Studio album by Eleanor McEvoy
- Released: February 2008
- Genre: Rock / folk rock
- Label: Moscodisc
- Producer: Peter Beckett and Mick O'Gorman

Eleanor McEvoy chronology
| Out There (2006) | Love Must Be Tough (2008) | Singled Out (2009) |

= Love Must Be Tough =

Love Must Be Tough is Eleanor McEvoy's seventh studio album, released in February 2008. Unlike her previous six albums, which, with the exception of a few tracks, were written solely by McEvoy, Love Must Be Tough is a mixture of covers/interpretations and self-penned selections.

The album's theme of turning 40 amid mid-life crises is exemplified by the opening track, a fresh interpretation of The Rolling Stones song "Mother's Little Helper". The following eleven tracks continue this theme right up to the closing track, which takes a new look at Nick Lowe's rock classic "I Knew the Bride (When She Used to Rock 'n Roll)".

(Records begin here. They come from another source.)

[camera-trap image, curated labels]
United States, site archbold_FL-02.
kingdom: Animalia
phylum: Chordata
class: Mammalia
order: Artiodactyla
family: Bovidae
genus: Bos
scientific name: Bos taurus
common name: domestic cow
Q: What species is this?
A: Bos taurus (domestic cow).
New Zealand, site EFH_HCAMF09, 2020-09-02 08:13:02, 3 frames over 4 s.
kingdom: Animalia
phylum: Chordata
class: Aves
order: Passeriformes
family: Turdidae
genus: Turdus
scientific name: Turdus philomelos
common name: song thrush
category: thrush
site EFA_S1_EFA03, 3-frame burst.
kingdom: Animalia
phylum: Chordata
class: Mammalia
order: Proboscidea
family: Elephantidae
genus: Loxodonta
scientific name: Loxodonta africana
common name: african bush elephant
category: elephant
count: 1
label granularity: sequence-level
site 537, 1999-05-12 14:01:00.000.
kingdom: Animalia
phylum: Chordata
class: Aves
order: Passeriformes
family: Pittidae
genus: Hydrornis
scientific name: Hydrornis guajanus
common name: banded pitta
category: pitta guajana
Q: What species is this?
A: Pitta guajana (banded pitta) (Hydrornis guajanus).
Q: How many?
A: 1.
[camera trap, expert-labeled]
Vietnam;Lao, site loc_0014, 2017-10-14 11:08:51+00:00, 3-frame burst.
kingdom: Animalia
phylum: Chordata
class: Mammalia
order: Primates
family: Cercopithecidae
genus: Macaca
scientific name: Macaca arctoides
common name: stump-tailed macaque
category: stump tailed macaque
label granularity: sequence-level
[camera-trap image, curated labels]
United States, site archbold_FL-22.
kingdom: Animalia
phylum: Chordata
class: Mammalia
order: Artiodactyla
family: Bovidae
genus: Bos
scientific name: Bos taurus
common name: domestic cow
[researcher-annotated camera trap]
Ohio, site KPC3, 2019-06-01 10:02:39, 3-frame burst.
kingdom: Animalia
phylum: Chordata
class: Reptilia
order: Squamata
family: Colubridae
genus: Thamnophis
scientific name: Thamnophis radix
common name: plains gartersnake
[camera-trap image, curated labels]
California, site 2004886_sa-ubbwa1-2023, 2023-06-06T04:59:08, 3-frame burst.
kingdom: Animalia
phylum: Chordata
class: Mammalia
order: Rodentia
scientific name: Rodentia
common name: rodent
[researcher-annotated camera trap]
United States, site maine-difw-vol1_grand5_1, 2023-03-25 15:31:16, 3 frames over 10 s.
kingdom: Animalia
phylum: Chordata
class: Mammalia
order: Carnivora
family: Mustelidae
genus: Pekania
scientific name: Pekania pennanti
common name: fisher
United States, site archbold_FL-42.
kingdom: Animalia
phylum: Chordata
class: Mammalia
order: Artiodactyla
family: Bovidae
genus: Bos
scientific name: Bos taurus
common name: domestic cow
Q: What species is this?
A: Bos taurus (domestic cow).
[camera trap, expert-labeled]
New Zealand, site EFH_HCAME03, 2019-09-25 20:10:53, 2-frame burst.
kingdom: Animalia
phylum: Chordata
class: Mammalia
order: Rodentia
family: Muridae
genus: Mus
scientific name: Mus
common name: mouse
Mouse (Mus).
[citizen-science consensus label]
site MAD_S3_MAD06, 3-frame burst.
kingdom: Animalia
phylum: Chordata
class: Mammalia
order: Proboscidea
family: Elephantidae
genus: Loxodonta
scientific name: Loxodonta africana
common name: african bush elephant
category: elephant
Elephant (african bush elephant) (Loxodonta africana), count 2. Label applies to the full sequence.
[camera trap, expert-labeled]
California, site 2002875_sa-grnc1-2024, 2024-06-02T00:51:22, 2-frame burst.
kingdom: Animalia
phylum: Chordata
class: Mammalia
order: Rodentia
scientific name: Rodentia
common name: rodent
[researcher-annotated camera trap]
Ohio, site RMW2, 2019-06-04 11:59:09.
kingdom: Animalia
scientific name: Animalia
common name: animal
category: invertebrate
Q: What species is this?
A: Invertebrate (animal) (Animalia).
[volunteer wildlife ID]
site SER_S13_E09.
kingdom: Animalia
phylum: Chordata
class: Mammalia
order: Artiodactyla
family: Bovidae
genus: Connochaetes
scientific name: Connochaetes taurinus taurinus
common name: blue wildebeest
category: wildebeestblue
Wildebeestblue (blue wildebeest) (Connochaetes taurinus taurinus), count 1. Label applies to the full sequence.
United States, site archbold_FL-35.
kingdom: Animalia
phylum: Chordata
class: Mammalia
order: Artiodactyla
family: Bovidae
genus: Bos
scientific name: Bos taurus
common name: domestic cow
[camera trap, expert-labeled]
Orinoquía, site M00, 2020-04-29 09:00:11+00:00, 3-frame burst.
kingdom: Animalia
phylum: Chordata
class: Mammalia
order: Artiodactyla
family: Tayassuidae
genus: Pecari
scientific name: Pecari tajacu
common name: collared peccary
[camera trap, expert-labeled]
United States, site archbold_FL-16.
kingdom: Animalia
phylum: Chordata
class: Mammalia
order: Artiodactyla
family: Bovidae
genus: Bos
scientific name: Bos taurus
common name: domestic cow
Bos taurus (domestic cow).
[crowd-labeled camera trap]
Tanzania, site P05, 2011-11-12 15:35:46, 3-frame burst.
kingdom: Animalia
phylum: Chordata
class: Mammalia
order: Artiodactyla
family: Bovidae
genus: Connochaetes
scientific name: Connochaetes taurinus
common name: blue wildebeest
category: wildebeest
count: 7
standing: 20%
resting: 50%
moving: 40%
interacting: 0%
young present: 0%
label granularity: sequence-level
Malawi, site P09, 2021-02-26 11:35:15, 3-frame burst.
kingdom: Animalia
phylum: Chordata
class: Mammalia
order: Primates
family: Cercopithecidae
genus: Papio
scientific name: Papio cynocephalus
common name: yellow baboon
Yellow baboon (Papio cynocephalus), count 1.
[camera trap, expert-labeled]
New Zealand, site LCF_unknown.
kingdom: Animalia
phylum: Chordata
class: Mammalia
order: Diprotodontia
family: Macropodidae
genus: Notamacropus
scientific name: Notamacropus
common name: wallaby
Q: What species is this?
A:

In October 2008 Love Must Be Tough was named Record of the Year by Hi-Fi+ Magazine.

==Track listings==

| No. | Title | Writer(s) | Length |
|---|---|---|---|
| 1. | "Mother's Little Helper" | Mick Jagger, Keith Richards | 2:57 |
| 2. | "Love Must Be Tough" | Eleanor McEvoy, Johnny Rivers | 4:00 |
| 3. | "Old New Borrowed and Blue" | Eleanor McEvoy, Dave Rotheray | 3:33 |
| 4. | "Lubbock Woman" | Terry Allen | 2.56 |
| 5. | "If You Want Me to Stay" | Sylvester Stewart | 2:26 |
| 6. | "Roll Out Better Days" | Eleanor McEvoy | 3:32 |
| 7. | "The Night May Still Be Young, But I Am Not" | Eleanor McEvoy, Dave Rotheray | 3:50 |
| 8. | "Hands Off Him" | Bowman, McShann | 2:49 |
| 9. | "Shame on the Moon" | Rodney Crowell | 4:45 |
| 10. | "Easy In Love" | Eleanor McEvoy, Brad Parker | 4:09 |
| 11. | "He Never Spoke Spanish To Me" | Butch Hancock | 3:20 |
| 12. | "I Knew The Bride (When She Used To Rock 'n Roll)" | Nick Lowe | 3:49 |
| 13. | "Whistle for the Choir" (Available only on SACD version) | The Fratellis | 3:33 |
| 14. | "Please Heart, You're Killing Me" (Available only on SACD version) | Eleanor McEvoy, Rodney Crowell | 4:05 |

==Singles==
- Easy In Love
- Old New Borrowed and Blue
- Shame On The Moon

==Other formats==
Love Must Be Tough was released in Hybrid Stereo SACD format in May 2008, and on vinyl (LDIV012) in September 2008.